Tu vis, arrimée à l'établi, les yeux rivés à l'écran d'ordi, les doigts nerveux sur le clavier.
Douze heures sur vingt-quatre.
Parfois plus. Souvent plus.
Tout le temps plus.
Tu écris.
Tu lis, la nuit. Dans ton lit. Le nez dans tes bouquins... enfin, surtout dans ceux des autres...
C'est bon, les mots de ceux qui écrivent, c'est réconfortant. Ils sont fluides et délicieux, ils peuvent raconter des atrocités, ils coulent...

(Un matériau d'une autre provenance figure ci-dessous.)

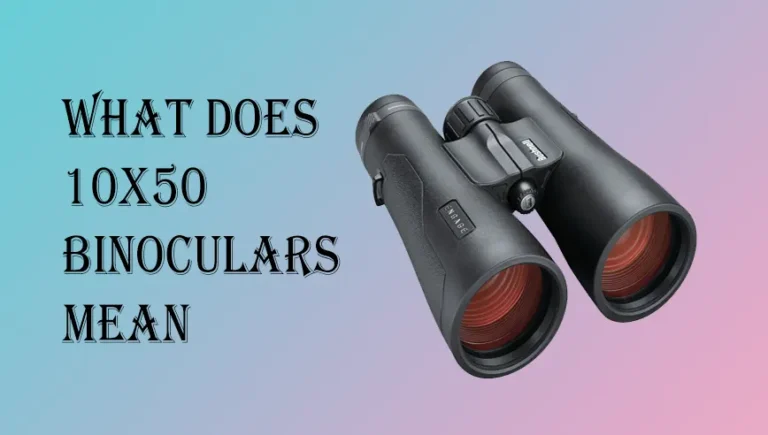 What Does The 10×50 Mean On Binoculars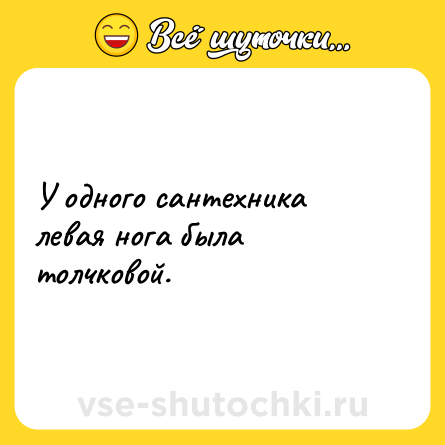 Шутка: У одного сантехника левая нога была толчковой.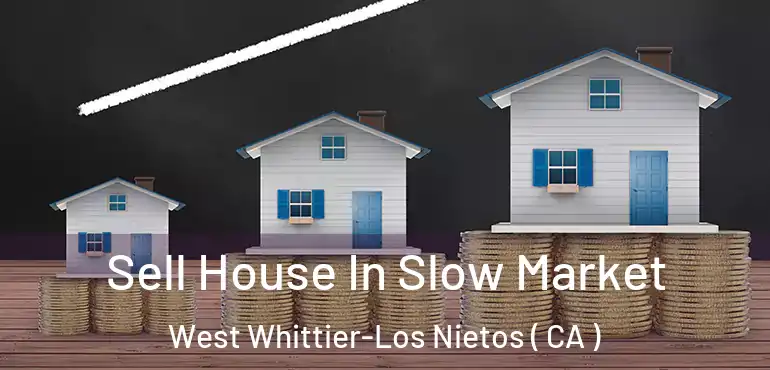  Sell House In Slow Market West Whittier-Los Nietos ( CA )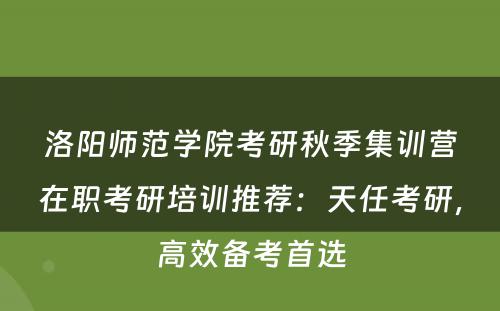 洛阳师范学院考研秋季集训营在职考研培训推荐：天任考研，高效备考首选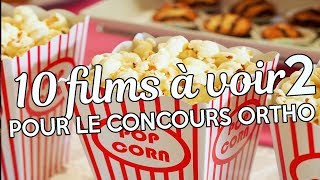 10 FILMS A VOIR POUR LE CONCOURS ORTHO 2 [upl. by Asselam]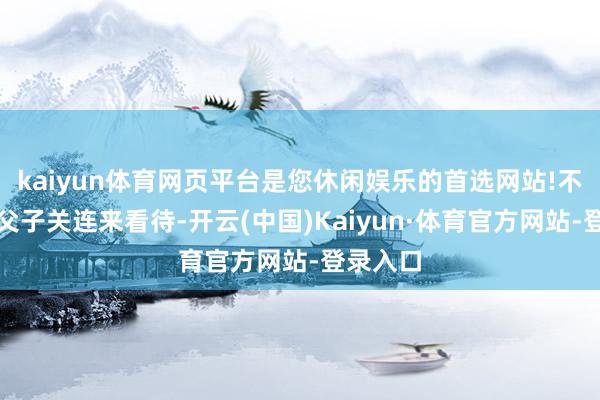 kaiyun体育网页平台是您休闲娱乐的首选网站!不成只用父子关连来看待-开云(中国)Kaiyun·体育官方网站-登录入口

Les mots des autres sont une évidence.
Même s'ils ont coûté des heures et des heures d'effort à l'auteur arrimé à l'établi, les yeux rivés à l'écran d'ordi, et les doigts nerveux, impatients, et le clavier qui clic, clic, clic, et le thé qui refroidit dans la tasse, des fois qu'on louperait la phrase qui passe. C'est libre, une phrase, c'est furtif... ça vient, ça va, si on ne la pêche pas à temps, elle disparaît dans le néant et aucune autre n'a le pouvoir de la remplacer... alors, le thé... le thé grelotte. Le thé attend.
Le chat attend
Que l'histoire ait fini de dévorer
l'auteur.
En attendant il va digérer l'écureuil
Chopé dans l'érable d'à côté.
Le chat a le temps.
Le chat aime l'auteur
Parce que tous les deux chassent
Parce qu'ils n'ont ni l'un ni l'autre notion des heures.
Pourquoi j'écris ?
Parce que ça enivre
Parce que ça porte
Parce que ça vibre
Parce que ça emporte
Parce que ça file
Que ça spirale
Que ça plonge
Que ça envole
Parce que ça pleure et que ça rit
Parce que ça rit en pleurant
Et que ça pleure en riant
Parce que ça rit en pleurant
Et que ça pleure en riant
Parce que ça nuance
Parce que ça flanque la chair de poule
Et la boule au ventre
Parce que ça remplit
Parce que ça illumine
Parce que je suis là
Dans l'histoire
Parce que je suis avec
Le personnage
Et que je tombe amoureuse de lui
Toujours, immanquablement, irrésistiblement
Parce que j'adore ce sentiment, cette émotion, cette sensation
D'amour.
Pourquoi j'écris ?
Pour planer
Sans rien boire ni fumer
Pour livrer et délivrer
Pour livrer et délivrer
Pour la musique
Des mots, des virgules, des parenthèses
Qui crépitent, caressent, enrobent ou écrasent
Qui bondissent
Qui parlent et parlent et parlent et causent toujours
Et jouent
Qui font silence, aussi.
J'aime le son des mots qui résonnent dans ma tête
Ils bourdonnent.
Pourquoi j'écris ?
Pour recevoir
Pour partager
Pour prendre et garder
Pour rendre
Pour rendre
Pour éprouver
Pour éparpiller les essaims d'idées
Comme des notes sur une portée
Pour les entendre chuchoter
Pour les entendre s'agiter
Pour les entendre
Il me semble que si l'on n'est pas sensible aux sons, on ne peut écrire
Mais peut-être que je me trompe...
Pourquoi j'écris ?
Pour me relire
Et me dire que ça claque bien
Même si le lendemain, la magie n'est plus là
C'est divin de s'émerveiller
De trouver le ton, la voix, la voie
C'est une grâce
Pourquoi j'écris ?
Pour avancer
à quinze mille signes par jour
Environ
Pour voyager
Sans connaître ma destination
Parce qu'en train, on glisse le long
Alors que moi, j'entre dedans
Le paysage
Et le reste
Pourquoi j'écris ?
Pour des tas de raisons
Je ne les connais pas toutes
J'écris parce que c'est plus fort que moi
Parce que j'aime ça
Et que je ne sais rien faire d'autre.
(L'idée de l'instantané de texte, c'est d'écrire ce qui passe, en une minute chrono, sans retouche.)